Manifestation musulmans

La presse a longuement commenté les manifestations « salafistes » qui se sont produites concomitamment en Libye, en Tunisie, en Egypte, en Irak et même au Bangladesh. Pour la plupart, les articles de journaux ou autres reportages TV s’étalaient sous le titre « Vagues d’indignation suite à un pamphlet anti-islam », ou d’autres semblables. Cette approche des événements nous paraît impropre, et ces raisonnements relever, plus encore que de la simplification, du contresens.

En effet, le film « L’innocence des musulmans » n’est pas un « pamphlet anti-islam ». Tout d’abord, personne ne semble avoir vu ce film en entier. Le document de 13 mn qui circule sur internet ne mérite pas le moins du monde le qualificatif de pamphlet, car un pamphlet aurait été bien fabriqué, dans un but précis. Le document en question est tout au plus une farce. Si l’on prend la peine de le visionner, on s’aperçoit avec évidence de son peu de valeur, et du fait qu’on ne l’appelle pamphlet qu’à cause de la réaction qu’il a eue, et non pas par rapport à sa valeur intrinsèque. Sans avoir fait nous-mêmes de recherche, nous sommes certains qu’il existe sur la toile des dizaines, sinon des centaines ou des milliers de documents plus propres à justifier l’indignation des musulmans que ce bout de film miteux et sans intérêt.

Par ailleurs, il n’y a jamais eu de « vagues d’indignation ». Ce que l’on a vu à la TV ne dépasse pas en général le champ des caméras. Si certaines de ces manifestations ont été très violentes, au point d’avoir permis le viol de certaines ambassades américaines et plusieurs morts, elles ne reflètent en aucun cas l’indignation des millions de musulmans du monde, mais tout au plus celle de quelques groupes, ou plutôt, si l’on veut être précis avec les termes, la réaction violente de ces groupes.

Pourquoi est-ce important de relever ces approximations, volontairement choisies, évidemment, pour donner un caractère plus « croustillant » et plus vendeur aux articles ? Parce que si « L’innocence des musulmans » n’est pas un pamphlet, et qu’il n’y a pas eu de « vagues d’indignation », cela veut dire que l’affaire est tout autre. Quelques éléments nous permettent de le comprendre.

Tout d’abord, le fait que le film était sorti environ un an avant les événements. Un an ? Quelle indignation à combustion lente… Ensuite, le fait que les quatre diplomates de Benghazi, premiers sur la liste, ont été attaqués et tués le … 11 Septembre. Tiens, tiens, 11 Septembre, ça ne vous dit rien ? Indignation fort bien ciblée, assurément !  

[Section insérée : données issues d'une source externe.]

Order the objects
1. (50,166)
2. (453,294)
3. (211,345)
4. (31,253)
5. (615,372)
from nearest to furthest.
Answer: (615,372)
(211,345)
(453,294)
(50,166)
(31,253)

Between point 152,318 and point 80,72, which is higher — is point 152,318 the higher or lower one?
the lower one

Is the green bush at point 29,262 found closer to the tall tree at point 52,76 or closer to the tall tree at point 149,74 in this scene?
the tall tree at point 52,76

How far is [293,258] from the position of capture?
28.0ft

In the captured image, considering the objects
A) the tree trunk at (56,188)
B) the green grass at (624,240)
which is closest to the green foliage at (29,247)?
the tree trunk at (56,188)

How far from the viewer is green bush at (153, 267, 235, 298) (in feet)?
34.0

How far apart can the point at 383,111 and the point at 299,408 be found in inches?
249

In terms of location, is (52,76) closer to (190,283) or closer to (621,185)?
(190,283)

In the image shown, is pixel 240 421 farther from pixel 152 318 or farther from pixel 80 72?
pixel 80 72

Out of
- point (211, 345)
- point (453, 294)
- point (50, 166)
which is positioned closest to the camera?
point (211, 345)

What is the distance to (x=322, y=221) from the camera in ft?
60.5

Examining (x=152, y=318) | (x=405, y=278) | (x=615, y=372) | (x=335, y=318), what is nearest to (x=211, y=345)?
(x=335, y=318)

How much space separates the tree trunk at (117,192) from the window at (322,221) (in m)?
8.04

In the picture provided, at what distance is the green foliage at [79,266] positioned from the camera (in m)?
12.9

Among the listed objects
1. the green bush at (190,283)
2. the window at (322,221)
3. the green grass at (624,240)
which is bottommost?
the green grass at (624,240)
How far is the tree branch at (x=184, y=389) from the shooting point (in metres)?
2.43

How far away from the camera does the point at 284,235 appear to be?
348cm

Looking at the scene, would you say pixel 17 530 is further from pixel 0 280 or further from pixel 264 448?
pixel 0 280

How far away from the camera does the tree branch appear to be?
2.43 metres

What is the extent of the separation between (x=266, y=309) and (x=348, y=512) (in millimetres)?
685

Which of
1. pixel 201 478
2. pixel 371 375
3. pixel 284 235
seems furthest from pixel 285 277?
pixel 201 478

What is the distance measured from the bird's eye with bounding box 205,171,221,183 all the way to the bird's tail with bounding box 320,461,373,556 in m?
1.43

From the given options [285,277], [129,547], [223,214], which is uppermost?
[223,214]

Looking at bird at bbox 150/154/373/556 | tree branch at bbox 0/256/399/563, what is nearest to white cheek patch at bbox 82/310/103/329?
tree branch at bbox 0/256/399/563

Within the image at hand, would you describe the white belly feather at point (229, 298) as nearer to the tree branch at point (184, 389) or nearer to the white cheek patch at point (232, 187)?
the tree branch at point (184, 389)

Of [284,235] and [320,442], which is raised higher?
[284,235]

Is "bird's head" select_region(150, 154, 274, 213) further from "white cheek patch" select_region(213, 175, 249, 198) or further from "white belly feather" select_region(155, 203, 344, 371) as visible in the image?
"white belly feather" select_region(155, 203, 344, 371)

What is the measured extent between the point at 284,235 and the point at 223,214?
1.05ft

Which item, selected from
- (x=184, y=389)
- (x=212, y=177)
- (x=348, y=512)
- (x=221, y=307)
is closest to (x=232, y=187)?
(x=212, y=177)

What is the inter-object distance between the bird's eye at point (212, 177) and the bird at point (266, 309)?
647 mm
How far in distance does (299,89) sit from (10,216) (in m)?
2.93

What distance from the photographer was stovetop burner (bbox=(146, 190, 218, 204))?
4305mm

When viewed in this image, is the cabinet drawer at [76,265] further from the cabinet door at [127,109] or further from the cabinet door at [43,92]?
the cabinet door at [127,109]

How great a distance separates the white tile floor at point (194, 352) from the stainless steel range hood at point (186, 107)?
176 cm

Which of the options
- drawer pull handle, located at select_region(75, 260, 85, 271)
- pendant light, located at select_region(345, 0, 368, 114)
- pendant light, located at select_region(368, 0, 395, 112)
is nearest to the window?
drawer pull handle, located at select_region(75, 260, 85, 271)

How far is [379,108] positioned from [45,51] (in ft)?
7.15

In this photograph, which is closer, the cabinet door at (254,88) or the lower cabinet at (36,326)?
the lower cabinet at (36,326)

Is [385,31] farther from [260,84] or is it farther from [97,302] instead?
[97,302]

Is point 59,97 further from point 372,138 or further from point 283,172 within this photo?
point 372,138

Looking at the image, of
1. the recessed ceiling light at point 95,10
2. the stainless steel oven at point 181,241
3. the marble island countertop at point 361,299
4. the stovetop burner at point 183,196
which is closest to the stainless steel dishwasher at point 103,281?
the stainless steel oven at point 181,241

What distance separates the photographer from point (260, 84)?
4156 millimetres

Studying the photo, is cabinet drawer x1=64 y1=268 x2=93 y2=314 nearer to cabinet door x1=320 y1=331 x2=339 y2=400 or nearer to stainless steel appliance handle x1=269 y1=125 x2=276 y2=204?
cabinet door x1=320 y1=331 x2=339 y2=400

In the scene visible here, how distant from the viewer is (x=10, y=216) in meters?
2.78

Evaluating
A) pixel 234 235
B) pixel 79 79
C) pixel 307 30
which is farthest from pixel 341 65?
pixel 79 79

Arrêtons de croire aux balivernes. En présentant les choses sous cette forme, la presse, et ceux qui se laissent prendre à ses pièges, ne font que donner du poids à une opération politique et médiatique fort bien orchestrée. La démonter et la comprendre, voilà ce qui est important. Que nous enseigne-t-elle ?

Tout d’abord, que si Al Qaida est morte ou moribonde, en tout cas ses fils spirituels sont bien vivants, actifs, organisés, intelligents, et excellents stratèges. Ils n’ont pas mis longtemps pour comprendre que l’ère des attentats suicides était révolue, en tout cas à grande échelle (il y en a eu encore en Irak récemment), et pour trouver d’autres moyens de pression efficaces et fortement médiatisables. A ce titre, il faut bien reconnaître que la démonstration de force de l’opération anniversaire du 11 Septembre, qu’ils auraient pu eux-mêmes intituler « Opération Vague d’indignation suite à un pamphlet anti-islam » était impressionnante de maîtrise. Déclenchement et arrêt sur commande, pas un débordement en-dehors des objectifs prévus. La CIA, grande pratiquante de l’organisation de mouvements « spontanés » contre les dictateurs qui lui faisaient front au siècle dernier, aurait-elle fait mieux ? Les experts ont dû apprécier le professionnalisme de l’affaire.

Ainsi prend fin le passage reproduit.